Shout-out

Marji and I were talking tonight about close friends who vanish off the face of the earth. So I thought I’d give a shout as loud as I can into the void of the internet.

Keary Bailey, where aaaaaaare you?

Before vanishing mysteriously off to China, Keary entrusted me with his special engraved zippo, which I have no idea how to convey the significance of through words, so just trust me in that it was a big deal. His parting words were that either a) he’s be back for the lighter, or b) if “something happened”, his soul would be magically transported back to the lighter, and I was to be its safekeeper. Sure thing, I keep the lighter in a safe place, I get one email from Keary in China, then nothing. That was several years ago.

When I started going through rough times, I started carrying the lighter around with me, flipping open and closing its lid, at times clutching it in my fist almost constantly. On one of the mysterious tear-filled nights, Brendan pointed it out to me, that I carried the thing around like a talisman. It was unfair to impart Guardian Angel status onto someone like that, a normal human, or someone’s phantom that was still a part of my life. I put people up on pedestals; that is bad. Back to the safe place the lighter went.

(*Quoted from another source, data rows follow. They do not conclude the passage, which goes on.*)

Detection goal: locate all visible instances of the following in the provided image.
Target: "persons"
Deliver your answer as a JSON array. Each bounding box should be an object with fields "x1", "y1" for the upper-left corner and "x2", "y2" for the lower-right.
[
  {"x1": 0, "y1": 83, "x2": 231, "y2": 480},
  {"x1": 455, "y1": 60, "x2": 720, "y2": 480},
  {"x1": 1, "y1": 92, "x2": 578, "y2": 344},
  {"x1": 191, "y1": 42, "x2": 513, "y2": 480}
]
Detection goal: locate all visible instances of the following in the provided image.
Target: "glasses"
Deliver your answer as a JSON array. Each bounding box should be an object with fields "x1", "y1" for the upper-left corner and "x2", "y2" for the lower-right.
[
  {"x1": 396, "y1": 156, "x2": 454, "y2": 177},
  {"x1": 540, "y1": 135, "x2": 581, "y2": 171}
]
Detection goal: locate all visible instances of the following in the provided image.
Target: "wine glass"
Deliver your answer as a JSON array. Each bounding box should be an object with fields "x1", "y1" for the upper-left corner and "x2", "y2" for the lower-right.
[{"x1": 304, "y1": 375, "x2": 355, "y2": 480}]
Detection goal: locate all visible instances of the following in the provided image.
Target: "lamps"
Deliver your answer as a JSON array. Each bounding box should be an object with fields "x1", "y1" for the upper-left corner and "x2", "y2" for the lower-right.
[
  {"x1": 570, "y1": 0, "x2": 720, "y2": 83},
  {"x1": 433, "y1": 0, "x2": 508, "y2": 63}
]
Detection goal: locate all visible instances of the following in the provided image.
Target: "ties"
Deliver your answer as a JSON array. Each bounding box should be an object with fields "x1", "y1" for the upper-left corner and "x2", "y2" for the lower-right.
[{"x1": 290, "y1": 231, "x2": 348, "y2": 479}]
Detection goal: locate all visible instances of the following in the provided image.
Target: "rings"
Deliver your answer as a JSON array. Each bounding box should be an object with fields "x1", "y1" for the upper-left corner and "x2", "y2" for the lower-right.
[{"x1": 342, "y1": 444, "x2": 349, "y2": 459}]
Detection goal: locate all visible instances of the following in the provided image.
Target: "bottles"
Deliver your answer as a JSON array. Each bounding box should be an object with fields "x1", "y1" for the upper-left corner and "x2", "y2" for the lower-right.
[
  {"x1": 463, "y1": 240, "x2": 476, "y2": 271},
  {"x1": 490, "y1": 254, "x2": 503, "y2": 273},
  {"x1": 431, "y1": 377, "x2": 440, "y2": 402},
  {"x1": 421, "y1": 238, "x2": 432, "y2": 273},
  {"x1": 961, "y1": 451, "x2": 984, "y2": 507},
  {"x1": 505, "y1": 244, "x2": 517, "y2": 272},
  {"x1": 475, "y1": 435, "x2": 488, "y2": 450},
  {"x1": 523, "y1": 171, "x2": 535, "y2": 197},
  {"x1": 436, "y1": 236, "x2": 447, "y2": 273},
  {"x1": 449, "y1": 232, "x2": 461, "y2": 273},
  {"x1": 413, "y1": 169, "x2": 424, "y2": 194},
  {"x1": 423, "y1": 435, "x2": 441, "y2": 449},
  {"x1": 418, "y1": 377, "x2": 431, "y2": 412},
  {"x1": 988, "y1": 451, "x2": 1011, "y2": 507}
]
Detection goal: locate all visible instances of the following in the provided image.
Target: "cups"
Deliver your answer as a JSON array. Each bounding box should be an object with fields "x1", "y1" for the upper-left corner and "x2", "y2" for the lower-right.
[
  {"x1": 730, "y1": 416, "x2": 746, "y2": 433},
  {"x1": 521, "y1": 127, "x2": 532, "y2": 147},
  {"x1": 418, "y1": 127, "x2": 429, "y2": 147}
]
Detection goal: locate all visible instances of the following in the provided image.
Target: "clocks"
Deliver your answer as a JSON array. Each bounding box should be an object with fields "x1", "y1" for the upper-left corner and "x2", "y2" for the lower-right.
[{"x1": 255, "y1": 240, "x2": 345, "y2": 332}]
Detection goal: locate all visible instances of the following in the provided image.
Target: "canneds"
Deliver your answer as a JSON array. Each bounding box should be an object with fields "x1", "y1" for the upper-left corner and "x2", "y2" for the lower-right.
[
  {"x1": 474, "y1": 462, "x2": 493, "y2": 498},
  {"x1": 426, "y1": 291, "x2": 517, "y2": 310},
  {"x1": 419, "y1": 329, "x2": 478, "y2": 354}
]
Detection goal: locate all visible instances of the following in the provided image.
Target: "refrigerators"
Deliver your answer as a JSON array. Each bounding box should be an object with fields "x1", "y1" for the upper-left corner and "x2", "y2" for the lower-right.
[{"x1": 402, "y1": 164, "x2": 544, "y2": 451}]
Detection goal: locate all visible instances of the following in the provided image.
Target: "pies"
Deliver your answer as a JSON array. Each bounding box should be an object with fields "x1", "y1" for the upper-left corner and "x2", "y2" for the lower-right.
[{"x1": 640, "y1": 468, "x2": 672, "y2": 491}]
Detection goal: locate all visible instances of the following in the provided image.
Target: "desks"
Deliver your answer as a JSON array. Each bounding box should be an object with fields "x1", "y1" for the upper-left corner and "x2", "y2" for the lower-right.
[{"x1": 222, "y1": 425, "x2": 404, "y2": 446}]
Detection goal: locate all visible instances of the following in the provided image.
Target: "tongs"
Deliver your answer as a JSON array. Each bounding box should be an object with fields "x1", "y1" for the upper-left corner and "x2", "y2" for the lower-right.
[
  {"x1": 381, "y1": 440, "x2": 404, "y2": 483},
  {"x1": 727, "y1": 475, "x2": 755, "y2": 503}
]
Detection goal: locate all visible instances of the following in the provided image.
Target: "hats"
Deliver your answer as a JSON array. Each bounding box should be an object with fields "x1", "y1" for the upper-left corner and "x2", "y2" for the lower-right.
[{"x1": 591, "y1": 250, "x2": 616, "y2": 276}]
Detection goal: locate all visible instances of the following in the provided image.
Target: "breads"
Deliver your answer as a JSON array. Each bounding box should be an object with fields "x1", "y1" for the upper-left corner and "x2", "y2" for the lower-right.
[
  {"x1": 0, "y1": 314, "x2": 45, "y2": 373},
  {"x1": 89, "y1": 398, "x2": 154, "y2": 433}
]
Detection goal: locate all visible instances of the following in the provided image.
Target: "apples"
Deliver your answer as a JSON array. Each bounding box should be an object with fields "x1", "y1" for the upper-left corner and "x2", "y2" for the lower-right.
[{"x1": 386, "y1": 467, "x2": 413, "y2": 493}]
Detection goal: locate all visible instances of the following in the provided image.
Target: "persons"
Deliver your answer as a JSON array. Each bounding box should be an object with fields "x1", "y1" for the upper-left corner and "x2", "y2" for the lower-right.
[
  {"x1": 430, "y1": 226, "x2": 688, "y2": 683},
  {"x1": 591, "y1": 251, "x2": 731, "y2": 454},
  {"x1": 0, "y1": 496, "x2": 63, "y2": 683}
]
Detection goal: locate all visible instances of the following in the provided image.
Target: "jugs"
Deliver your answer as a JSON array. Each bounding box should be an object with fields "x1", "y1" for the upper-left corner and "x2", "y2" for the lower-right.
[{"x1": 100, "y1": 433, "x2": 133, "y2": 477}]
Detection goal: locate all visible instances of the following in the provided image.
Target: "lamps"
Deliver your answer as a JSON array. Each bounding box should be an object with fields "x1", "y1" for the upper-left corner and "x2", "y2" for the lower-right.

But still, since then, it has secretly come out of the safe place. In particularly rough moments, I have found the thing somehow ends up back in my hand, clicking open and closing again. I dunno, maybe it is purely the compulsive act of doing that which comforts me. It does make a rather gratifying “click-clonk” sound.

I’ve heard around that he’s been back in the states. Perhaps the revelations he experienced from his adventuring pushed out any memory of silly attachment to an object, or a person. I don’t mind so much, I change just as often over time as the next person, I can relate. Still, I’ve gotten back into the old talisman habit. Is it still unfair, what I’m doing?

Keary, you were a good friend to me in that growing-up time I was going through. I hope you are happy and doing well, and I’ll continue to keep your lighter safe, even if you’ve forgotten.